#### Stated problem
Identify the line that contains "Comparing their positions, is" in the material. Output it and every line after it, unchanged, through the end.

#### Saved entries
* begin *
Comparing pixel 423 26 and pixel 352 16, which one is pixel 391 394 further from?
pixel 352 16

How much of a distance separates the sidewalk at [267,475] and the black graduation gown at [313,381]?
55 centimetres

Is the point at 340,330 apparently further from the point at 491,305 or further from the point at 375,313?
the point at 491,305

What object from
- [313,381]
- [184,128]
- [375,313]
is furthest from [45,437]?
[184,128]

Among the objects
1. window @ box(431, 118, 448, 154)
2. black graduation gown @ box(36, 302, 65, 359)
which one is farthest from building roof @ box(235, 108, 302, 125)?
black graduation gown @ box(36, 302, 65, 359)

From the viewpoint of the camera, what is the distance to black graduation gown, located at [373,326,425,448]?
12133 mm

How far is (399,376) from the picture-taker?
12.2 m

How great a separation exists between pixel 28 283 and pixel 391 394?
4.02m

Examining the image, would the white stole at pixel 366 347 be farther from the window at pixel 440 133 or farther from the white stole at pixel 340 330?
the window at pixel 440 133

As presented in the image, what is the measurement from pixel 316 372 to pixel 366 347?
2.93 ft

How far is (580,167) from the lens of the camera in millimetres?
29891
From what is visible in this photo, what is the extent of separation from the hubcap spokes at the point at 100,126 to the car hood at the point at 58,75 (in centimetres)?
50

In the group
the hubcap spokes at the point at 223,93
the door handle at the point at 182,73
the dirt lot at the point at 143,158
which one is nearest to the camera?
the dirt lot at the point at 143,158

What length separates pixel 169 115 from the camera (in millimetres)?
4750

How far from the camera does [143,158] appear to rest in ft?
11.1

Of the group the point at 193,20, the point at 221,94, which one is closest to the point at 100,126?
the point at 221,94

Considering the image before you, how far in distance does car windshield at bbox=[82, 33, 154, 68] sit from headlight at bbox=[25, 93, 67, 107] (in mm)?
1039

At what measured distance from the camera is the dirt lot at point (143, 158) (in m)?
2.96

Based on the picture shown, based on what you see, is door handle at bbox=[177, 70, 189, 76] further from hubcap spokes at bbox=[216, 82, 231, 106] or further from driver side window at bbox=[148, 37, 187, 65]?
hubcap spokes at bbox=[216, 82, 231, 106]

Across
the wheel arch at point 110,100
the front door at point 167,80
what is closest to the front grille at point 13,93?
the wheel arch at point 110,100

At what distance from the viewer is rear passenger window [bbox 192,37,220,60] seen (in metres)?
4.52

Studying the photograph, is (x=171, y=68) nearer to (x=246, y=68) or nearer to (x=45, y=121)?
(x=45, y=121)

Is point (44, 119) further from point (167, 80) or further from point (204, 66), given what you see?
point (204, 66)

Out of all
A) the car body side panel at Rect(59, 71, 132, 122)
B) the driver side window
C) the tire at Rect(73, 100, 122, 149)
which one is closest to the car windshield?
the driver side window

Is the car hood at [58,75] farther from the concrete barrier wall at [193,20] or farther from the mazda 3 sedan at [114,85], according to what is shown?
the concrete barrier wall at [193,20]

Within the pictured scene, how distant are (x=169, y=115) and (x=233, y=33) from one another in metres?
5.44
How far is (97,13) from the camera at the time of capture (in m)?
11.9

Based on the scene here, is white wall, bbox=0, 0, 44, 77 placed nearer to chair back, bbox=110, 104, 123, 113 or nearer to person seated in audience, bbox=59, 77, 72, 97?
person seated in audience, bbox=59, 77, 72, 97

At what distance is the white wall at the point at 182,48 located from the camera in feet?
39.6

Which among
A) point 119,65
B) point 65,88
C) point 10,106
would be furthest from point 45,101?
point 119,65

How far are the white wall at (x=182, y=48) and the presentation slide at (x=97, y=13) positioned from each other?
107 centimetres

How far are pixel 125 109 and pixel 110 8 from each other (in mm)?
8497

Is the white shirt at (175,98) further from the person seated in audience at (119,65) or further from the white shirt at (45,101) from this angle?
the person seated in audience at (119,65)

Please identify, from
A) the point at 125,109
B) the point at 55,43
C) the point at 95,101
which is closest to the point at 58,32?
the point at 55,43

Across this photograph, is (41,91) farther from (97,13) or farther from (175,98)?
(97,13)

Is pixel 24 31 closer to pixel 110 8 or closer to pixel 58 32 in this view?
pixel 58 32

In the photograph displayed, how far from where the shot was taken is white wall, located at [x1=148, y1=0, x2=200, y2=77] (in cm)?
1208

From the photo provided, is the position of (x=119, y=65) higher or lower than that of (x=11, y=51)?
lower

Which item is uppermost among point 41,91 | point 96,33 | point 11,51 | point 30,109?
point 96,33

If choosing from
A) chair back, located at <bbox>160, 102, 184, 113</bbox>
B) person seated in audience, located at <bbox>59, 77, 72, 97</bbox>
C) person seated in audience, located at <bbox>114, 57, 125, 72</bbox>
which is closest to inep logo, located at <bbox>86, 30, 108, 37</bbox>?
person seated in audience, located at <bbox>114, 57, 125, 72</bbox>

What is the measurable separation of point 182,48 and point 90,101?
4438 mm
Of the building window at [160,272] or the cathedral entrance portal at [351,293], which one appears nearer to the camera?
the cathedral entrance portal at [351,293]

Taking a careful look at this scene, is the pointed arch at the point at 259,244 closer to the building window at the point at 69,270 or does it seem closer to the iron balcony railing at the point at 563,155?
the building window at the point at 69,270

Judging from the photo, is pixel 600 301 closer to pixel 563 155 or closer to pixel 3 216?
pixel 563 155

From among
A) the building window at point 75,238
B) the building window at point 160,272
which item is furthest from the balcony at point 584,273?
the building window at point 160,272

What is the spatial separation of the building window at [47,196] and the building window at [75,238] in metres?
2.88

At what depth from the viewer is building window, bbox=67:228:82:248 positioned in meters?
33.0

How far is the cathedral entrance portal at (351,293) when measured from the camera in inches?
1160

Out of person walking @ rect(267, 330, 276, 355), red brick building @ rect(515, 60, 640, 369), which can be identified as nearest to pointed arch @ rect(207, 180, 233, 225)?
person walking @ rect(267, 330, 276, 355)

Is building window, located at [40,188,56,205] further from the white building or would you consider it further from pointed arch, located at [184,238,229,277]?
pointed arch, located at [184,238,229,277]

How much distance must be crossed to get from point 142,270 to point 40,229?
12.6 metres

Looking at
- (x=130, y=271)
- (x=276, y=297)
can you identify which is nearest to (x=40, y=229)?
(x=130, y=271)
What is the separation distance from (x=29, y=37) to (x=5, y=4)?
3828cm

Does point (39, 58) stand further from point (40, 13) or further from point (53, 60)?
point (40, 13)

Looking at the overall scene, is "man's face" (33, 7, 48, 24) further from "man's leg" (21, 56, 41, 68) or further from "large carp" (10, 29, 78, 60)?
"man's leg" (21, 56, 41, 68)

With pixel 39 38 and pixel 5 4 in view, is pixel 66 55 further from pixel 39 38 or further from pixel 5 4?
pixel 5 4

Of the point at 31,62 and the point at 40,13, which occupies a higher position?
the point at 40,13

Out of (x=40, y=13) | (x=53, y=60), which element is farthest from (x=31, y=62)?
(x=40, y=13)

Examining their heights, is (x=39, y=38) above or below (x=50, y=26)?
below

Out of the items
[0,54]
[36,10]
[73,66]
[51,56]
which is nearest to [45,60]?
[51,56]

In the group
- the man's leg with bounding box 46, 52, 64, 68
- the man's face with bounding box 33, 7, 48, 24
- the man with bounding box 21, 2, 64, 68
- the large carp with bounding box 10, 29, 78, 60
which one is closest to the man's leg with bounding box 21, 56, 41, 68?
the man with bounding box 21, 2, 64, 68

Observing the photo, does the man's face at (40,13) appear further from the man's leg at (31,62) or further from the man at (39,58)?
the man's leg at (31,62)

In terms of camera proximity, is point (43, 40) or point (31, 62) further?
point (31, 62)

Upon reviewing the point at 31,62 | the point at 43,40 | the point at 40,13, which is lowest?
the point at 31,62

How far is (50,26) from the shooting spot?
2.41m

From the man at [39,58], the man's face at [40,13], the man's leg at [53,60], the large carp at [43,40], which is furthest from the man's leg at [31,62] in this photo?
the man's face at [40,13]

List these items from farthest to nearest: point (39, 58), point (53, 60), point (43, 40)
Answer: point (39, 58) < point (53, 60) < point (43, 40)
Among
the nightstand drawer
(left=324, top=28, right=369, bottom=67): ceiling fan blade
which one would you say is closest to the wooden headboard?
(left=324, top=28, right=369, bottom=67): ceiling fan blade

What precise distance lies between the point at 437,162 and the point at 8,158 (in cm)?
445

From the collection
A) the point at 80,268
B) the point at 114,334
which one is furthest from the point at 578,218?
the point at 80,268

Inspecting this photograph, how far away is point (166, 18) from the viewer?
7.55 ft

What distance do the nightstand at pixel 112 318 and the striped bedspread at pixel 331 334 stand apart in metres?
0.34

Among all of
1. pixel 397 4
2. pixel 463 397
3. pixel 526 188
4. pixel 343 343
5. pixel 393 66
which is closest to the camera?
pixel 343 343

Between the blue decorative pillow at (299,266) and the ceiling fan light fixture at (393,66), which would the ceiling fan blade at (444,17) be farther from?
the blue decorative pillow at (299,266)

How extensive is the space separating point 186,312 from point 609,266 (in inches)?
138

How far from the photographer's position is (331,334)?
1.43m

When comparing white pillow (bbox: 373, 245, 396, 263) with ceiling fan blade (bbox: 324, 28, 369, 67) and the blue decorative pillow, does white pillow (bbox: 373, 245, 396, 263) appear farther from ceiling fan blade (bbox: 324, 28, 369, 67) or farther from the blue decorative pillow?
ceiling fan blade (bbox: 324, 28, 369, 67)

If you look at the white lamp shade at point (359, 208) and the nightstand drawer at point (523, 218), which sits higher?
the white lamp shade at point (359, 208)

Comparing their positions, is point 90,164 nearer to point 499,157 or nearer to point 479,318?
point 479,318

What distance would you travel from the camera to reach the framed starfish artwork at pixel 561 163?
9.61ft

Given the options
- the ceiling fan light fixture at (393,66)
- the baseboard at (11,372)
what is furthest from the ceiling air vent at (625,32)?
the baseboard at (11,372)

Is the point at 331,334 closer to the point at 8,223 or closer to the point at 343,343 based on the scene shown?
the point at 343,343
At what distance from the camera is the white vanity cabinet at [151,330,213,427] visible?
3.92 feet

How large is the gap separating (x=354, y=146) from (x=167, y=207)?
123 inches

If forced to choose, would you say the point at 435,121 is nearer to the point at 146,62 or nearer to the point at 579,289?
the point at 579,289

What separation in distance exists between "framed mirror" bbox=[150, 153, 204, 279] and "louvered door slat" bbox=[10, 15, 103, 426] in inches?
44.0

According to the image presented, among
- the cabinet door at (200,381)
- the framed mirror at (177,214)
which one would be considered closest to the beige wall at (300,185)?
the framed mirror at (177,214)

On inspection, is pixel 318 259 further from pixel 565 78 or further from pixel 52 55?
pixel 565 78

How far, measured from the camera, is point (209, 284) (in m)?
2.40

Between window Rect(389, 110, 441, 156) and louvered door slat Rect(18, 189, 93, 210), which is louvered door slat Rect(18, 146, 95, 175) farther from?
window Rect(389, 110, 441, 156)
* end *
#### Solution for this exercise
Comparing their positions, is point 90,164 nearer to point 499,157 or nearer to point 479,318?
point 479,318

What distance would you travel from the camera to reach the framed starfish artwork at pixel 561 163?
9.61ft

Given the options
- the ceiling fan light fixture at (393,66)
- the baseboard at (11,372)
what is furthest from the ceiling air vent at (625,32)?
the baseboard at (11,372)

Is the point at 331,334 closer to the point at 8,223 or closer to the point at 343,343 based on the scene shown?
the point at 343,343
At what distance from the camera is the white vanity cabinet at [151,330,213,427] visible?
3.92 feet

How large is the gap separating (x=354, y=146) from (x=167, y=207)?
123 inches

If forced to choose, would you say the point at 435,121 is nearer to the point at 146,62 or nearer to the point at 579,289?
the point at 579,289

What separation in distance exists between "framed mirror" bbox=[150, 153, 204, 279] and "louvered door slat" bbox=[10, 15, 103, 426] in inches?
44.0

According to the image presented, among
- the cabinet door at (200,381)
- the framed mirror at (177,214)
which one would be considered closest to the beige wall at (300,185)?
the framed mirror at (177,214)

On inspection, is pixel 318 259 further from pixel 565 78 or further from pixel 52 55?
pixel 565 78

How far, measured from the camera, is point (209, 284) (in m)?
2.40

Between window Rect(389, 110, 441, 156) and louvered door slat Rect(18, 189, 93, 210), which is louvered door slat Rect(18, 146, 95, 175) farther from?
window Rect(389, 110, 441, 156)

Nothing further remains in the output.